Landmark freshwater ruling stands as ECan and irrigator drop appeals
Environment Canterbury and Ashburton Lyndhurst Irrigation Ltd (ALIL) have withdrawn their appeals against our historic High Court ruling, cementing an important legal victory for freshwater protection.
The 2023 ruling found that Environment Canterbury had acted unlawfully when it granted ALIL consent to discharge nitrate pollution across 177,000 hectares of farmland. The Court found that the council had breached the Resource Management Act by failing to adhere to statutory limits designed to protect water quality.
The Environmental Law Initiative, which brought the legal challenge, says the decision sets a strong precedent: councils must properly consider the cumulative impacts of nitrate pollution and cannot sidestep the bottom lines for freshwater health enshrined in the law.
“Regional councils have a responsibility to the public to uphold environmental protections and ensure our freshwater ecosystems are safeguarded,” says ELI’s senior researcher, Anna Sintenie.
The ruling has provoked pushback from major irrigators, including Central Plains Water, which has publicly criticised the decision. Yet nitrate levels in Canterbury’s groundwater continue to rise, with 59% of monitored wells showing increasing trends between 2013 and 2023. In Central Plains Water’s most recent status report, nitrate trigger levels were exceeded at ten surface water sites during the 2022–23 period—an increase on previous years.

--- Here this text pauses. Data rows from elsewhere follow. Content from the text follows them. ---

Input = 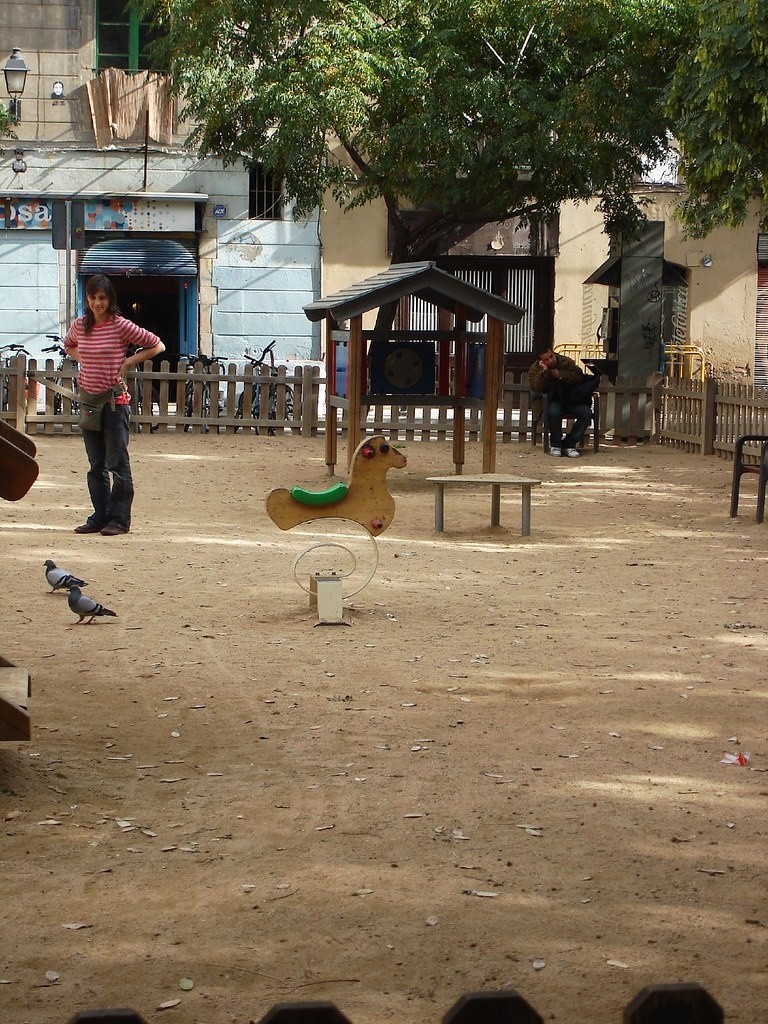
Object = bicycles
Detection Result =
[1,335,161,432]
[179,340,298,434]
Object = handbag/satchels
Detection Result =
[553,374,599,403]
[78,383,125,432]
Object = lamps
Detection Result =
[0,47,31,98]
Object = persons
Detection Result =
[63,274,166,535]
[528,344,592,457]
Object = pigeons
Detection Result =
[42,559,119,625]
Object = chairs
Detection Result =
[531,390,599,455]
[730,434,768,525]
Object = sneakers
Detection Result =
[550,447,562,456]
[563,448,579,457]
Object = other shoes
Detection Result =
[73,524,99,533]
[100,525,126,535]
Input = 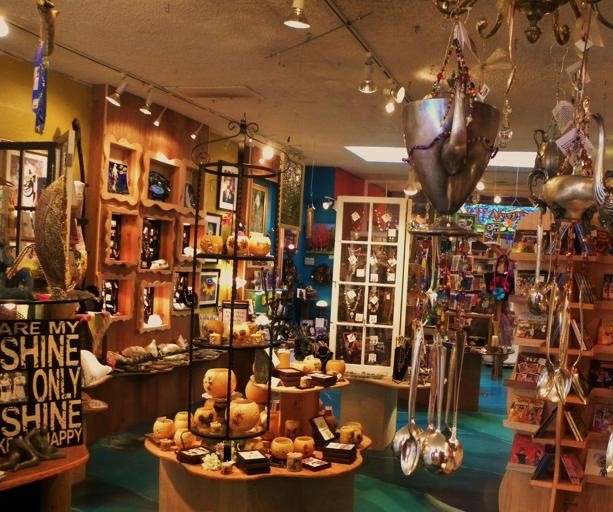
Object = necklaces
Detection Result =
[341,204,398,360]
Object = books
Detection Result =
[509,229,612,486]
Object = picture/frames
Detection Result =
[2,151,49,250]
[217,159,238,213]
[196,268,221,307]
[251,182,268,239]
[205,211,223,237]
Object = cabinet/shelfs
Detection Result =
[3,287,96,512]
[145,434,371,511]
[82,82,280,443]
[343,367,447,459]
[328,196,412,380]
[189,113,290,440]
[498,251,612,512]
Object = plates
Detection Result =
[149,170,172,201]
[186,182,197,208]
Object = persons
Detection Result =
[223,177,234,203]
[142,287,151,321]
[111,162,118,192]
[251,189,262,233]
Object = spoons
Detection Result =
[394,325,465,477]
[527,222,589,405]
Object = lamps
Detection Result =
[0,12,297,164]
[282,0,406,113]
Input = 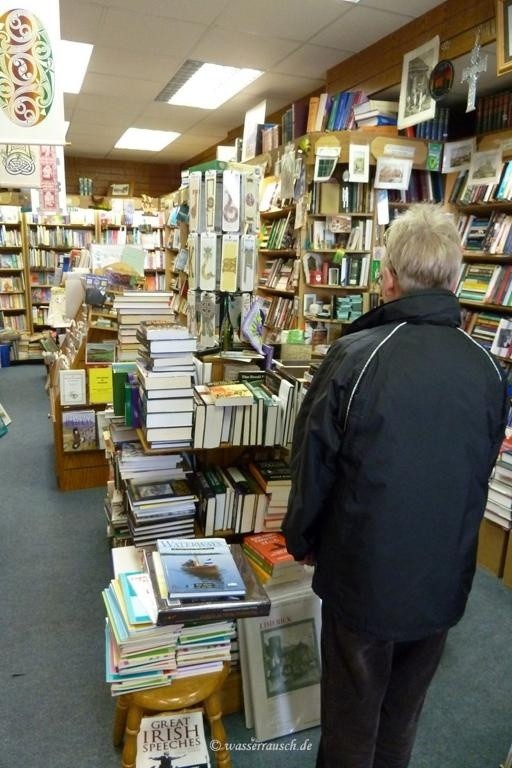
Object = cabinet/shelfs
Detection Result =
[4,128,510,716]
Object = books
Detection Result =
[83,176,88,195]
[100,540,324,768]
[165,85,512,540]
[78,177,84,196]
[0,196,165,363]
[87,177,93,196]
[43,363,165,540]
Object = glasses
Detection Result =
[381,224,397,280]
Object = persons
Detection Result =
[274,196,511,767]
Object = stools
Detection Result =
[110,662,234,767]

Meanwhile, Environment Canterbury is now nearing the end of a re-hearing of ALIL’s consent, as required by the High Court. An interim staff report has recommended refusing the discharge consent, as the pollution resulting from the scheme would likely breach the statutory lines for freshwater.
ELI says the case is not about stopping irrigation schemes, but about ensuring irrigation schemes meet pollution limits set under the law. This could mean fewer cows and lower nitrate discharges—but it also means healthier rivers, safer drinking water, and long-overdue compliance with environmental standards.

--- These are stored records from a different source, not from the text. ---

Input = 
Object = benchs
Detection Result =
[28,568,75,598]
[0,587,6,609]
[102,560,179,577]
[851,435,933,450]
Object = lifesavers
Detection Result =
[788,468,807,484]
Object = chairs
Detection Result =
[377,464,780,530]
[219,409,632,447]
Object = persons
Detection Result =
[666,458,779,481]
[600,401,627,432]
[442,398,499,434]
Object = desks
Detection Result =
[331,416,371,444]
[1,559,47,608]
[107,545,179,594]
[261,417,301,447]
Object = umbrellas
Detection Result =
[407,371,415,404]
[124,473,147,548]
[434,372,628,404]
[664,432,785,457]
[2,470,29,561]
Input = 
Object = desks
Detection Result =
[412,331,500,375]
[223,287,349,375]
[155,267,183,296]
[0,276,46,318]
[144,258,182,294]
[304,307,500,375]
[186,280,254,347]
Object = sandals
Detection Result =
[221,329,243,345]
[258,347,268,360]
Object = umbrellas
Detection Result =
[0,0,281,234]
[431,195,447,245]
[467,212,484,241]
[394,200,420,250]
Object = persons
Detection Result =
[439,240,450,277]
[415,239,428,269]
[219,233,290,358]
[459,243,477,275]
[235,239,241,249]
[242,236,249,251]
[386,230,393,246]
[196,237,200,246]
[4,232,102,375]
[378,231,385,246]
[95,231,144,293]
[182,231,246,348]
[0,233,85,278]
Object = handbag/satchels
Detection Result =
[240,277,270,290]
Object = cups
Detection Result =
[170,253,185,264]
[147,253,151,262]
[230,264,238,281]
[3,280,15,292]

Despite the legal clarity of the Court’s decision, ELI warns that political interference threatens to undo these decades-old protections. In the wake of the judgment, the Government amended the RMA to weaken key pollution limits, in response to pressure from industry groups. The changes were made without public consultation.
It was a move that Sintenie called “a huge backward step, acting against the public interest and our clean and green image.”
The final decision on the ALIL consent is expected soon.
“Herein lies the conundrum for Environment Canterbury. Where they have allowed farming under the ALIL irrigation scheme to operate outside the law, they now need to apply these pollution limits.
“While irrigators, the Government, and others are lining up to take the power out of Environment Canterbury’s hands, we say it’s more important than ever, that Council delivers to protect our freshwater, as the law requires of it,” says Sintenie.